(Required work) Reproduce the passage of the Theater of the Absurd review below from "There’s very little" to "of supernatural abilities.".

== Quoted text ==

Canadian developer Silverback Games has proven it’s capable of great things—witness the company’s previous titles such as Secrets of the Dragon Wheel and the Empress of the Deep series. This month, the talented team cranks up the creepy in its latest casual offering, Theater of the Absurd. Good-looking, well-presented, and far more intense than your average hidden object game, this infernal adventure will thrill horror enthusiasts and scare the pants off everyone else.

There’s very little preamble to Theater of the Absurd. You play Scarlet Frost, a woman called to a fancy estate by a rich doctor to authenticate an artifact called the Habsburg Cube. Soon after you arrive, the doctor vanishes and you’re tasked with figuring out how to save his young daughter from demonic possession. The deal is, you have to find the pieces of a magical bell in order to exorcise the demon, and that means searching the depths of the doctor’s exotic, bizarre and downright scary estate. Fortunately for you, the powers of Good are on your side and they help by granting you a handful of supernatural abilities.

===
== Recorded data ==

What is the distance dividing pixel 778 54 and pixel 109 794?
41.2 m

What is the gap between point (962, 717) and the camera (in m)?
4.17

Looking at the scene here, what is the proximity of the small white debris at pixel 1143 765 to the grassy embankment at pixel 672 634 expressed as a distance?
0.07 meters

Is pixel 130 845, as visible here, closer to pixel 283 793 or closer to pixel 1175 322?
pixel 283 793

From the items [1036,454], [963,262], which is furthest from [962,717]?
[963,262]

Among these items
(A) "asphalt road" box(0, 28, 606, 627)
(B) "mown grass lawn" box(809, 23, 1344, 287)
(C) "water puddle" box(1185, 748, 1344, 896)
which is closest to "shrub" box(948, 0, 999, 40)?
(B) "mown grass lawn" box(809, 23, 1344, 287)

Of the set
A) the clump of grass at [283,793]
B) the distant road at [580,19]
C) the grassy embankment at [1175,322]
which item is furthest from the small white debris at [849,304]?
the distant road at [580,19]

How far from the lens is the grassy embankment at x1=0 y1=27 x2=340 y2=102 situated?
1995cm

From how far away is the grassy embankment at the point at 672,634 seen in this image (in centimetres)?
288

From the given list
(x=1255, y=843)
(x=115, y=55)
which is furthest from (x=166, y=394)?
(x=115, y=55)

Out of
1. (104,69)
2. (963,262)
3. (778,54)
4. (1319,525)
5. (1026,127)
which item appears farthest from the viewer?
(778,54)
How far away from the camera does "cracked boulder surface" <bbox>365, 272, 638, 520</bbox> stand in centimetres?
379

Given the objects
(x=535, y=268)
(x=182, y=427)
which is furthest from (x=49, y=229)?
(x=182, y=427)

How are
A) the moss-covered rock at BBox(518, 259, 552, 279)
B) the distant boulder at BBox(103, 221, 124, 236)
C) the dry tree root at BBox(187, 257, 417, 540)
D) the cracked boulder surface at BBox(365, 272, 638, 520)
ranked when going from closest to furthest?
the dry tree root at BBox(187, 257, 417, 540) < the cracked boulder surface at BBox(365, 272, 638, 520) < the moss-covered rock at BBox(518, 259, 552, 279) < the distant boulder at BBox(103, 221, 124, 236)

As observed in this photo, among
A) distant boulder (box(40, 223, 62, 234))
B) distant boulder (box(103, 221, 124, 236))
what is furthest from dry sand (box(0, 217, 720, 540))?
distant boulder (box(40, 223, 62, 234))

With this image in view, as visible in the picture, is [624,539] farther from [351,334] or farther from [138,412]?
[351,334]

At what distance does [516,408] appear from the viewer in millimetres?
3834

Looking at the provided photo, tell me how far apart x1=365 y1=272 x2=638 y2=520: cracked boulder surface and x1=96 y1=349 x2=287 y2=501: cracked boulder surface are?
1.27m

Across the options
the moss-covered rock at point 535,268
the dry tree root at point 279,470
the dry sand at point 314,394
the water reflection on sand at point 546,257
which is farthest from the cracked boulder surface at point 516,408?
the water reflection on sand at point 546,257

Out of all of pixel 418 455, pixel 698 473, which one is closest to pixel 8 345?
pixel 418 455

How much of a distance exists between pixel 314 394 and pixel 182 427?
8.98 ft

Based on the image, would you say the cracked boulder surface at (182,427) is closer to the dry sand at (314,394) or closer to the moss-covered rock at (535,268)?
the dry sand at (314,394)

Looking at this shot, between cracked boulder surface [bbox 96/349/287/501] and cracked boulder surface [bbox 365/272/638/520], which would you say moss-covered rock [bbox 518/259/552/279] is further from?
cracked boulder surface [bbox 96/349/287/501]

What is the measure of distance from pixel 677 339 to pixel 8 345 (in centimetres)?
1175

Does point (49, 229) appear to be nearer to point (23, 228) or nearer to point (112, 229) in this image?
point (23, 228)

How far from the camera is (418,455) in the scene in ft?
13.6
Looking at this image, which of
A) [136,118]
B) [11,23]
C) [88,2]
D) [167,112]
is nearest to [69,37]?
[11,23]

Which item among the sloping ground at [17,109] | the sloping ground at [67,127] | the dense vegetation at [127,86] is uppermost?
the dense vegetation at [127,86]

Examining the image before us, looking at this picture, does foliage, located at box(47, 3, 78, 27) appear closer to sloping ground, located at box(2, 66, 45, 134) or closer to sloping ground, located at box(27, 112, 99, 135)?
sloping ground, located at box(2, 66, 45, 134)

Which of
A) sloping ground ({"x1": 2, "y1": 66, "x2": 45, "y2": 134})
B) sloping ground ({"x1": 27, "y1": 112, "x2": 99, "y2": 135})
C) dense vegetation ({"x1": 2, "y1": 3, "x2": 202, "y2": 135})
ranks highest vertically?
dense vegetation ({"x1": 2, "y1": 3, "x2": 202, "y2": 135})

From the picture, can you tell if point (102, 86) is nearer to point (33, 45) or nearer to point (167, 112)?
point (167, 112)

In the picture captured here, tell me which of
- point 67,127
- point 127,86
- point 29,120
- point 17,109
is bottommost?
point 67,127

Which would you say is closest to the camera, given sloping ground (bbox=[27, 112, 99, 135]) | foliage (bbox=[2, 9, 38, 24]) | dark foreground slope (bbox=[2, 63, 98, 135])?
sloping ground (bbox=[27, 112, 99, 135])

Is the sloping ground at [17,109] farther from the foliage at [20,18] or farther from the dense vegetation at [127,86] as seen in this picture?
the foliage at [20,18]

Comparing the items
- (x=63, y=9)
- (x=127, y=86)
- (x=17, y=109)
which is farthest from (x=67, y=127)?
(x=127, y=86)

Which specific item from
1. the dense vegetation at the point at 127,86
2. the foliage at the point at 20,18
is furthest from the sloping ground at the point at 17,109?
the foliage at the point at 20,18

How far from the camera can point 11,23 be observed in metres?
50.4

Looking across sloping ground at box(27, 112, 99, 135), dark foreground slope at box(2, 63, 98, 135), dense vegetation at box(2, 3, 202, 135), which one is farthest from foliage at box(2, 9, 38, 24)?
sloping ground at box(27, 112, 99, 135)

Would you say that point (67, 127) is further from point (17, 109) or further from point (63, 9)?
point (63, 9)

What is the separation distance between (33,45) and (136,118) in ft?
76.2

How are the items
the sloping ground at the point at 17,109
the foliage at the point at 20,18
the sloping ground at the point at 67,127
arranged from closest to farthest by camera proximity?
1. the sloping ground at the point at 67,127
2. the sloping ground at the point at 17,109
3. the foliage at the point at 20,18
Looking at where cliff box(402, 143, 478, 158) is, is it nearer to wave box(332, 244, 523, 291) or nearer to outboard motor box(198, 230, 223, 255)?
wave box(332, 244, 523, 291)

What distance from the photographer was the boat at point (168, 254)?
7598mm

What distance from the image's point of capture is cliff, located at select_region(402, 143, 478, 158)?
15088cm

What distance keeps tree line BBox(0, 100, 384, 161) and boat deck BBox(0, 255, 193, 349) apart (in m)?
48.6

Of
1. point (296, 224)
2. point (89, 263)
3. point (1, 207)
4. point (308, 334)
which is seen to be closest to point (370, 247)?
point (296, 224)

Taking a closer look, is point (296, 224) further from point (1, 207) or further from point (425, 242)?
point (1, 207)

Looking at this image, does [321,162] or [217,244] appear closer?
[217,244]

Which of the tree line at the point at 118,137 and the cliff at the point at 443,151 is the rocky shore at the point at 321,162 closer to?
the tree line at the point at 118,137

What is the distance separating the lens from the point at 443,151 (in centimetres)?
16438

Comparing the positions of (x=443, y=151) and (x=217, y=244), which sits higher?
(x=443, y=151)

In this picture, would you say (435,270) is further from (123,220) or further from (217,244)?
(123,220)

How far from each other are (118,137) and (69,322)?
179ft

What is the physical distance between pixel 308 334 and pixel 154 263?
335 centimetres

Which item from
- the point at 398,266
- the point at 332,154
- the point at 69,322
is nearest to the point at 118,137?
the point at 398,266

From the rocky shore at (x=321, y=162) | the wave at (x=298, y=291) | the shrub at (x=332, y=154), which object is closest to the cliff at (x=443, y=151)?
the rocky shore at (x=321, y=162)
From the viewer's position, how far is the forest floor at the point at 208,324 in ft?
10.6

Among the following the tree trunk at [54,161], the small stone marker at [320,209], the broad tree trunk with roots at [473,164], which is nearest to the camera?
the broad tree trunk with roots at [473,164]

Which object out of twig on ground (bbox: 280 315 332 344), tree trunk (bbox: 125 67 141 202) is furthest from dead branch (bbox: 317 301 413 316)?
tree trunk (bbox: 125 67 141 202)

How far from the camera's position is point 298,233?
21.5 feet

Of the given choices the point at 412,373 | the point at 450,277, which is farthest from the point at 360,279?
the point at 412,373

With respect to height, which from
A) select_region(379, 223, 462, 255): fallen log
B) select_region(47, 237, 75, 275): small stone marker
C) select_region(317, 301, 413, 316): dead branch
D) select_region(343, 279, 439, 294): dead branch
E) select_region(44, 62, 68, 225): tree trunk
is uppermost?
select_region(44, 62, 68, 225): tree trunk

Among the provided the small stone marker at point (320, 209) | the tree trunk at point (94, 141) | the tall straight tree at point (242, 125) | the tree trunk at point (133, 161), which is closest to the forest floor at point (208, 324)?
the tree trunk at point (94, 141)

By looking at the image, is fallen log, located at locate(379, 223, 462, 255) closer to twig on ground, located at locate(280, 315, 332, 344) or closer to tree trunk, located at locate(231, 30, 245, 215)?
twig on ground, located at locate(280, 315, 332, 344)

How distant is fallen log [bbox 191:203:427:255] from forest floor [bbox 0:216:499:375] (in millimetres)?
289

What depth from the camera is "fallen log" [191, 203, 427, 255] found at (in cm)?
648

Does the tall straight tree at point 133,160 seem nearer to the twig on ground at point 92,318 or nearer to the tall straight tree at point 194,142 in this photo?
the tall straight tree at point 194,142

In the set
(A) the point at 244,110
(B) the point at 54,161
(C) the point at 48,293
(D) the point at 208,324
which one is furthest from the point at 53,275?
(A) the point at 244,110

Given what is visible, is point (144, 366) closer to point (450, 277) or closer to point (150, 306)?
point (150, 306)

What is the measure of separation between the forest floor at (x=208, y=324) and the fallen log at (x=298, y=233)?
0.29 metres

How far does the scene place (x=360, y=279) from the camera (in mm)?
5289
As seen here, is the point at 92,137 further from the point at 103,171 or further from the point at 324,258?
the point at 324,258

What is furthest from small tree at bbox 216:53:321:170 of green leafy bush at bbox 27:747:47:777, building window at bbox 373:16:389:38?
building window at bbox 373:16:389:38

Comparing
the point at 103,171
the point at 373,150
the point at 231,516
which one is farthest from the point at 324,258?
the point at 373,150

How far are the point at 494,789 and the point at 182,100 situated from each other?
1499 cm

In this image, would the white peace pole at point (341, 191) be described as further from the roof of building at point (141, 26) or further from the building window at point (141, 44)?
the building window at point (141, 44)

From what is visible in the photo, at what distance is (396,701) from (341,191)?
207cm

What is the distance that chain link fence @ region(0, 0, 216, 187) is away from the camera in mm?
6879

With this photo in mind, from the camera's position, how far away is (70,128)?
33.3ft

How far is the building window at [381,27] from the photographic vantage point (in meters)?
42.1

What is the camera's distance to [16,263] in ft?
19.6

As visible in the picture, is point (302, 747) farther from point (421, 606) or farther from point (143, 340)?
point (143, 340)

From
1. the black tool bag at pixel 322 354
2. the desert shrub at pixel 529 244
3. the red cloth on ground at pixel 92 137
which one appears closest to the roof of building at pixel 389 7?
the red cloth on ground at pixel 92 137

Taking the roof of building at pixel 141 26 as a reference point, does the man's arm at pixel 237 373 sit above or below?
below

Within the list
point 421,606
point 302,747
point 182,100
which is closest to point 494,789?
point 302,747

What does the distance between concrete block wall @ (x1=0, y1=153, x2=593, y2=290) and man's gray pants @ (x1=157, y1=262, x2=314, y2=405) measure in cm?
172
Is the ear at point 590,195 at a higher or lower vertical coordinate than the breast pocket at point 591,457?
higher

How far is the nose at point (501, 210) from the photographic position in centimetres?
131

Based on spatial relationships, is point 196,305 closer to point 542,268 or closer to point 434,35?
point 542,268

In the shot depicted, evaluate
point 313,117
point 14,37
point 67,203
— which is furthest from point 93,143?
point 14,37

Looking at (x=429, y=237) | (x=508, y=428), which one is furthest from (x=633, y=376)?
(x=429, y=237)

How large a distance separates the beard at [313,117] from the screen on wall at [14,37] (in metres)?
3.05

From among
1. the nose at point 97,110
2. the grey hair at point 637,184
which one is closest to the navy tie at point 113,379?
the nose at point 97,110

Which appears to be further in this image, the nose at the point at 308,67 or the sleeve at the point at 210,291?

===

(Expected answer)
There’s very little preamble to Theater of the Absurd. You play Scarlet Frost, a woman called to a fancy estate by a rich doctor to authenticate an artifact called the Habsburg Cube. Soon after you arrive, the doctor vanishes and you’re tasked with figuring out how to save his young daughter from demonic possession. The deal is, you have to find the pieces of a magical bell in order to exorcise the demon, and that means searching the depths of the doctor’s exotic, bizarre and downright scary estate. Fortunately for you, the powers of Good are on your side and they help by granting you a handful of supernatural abilities.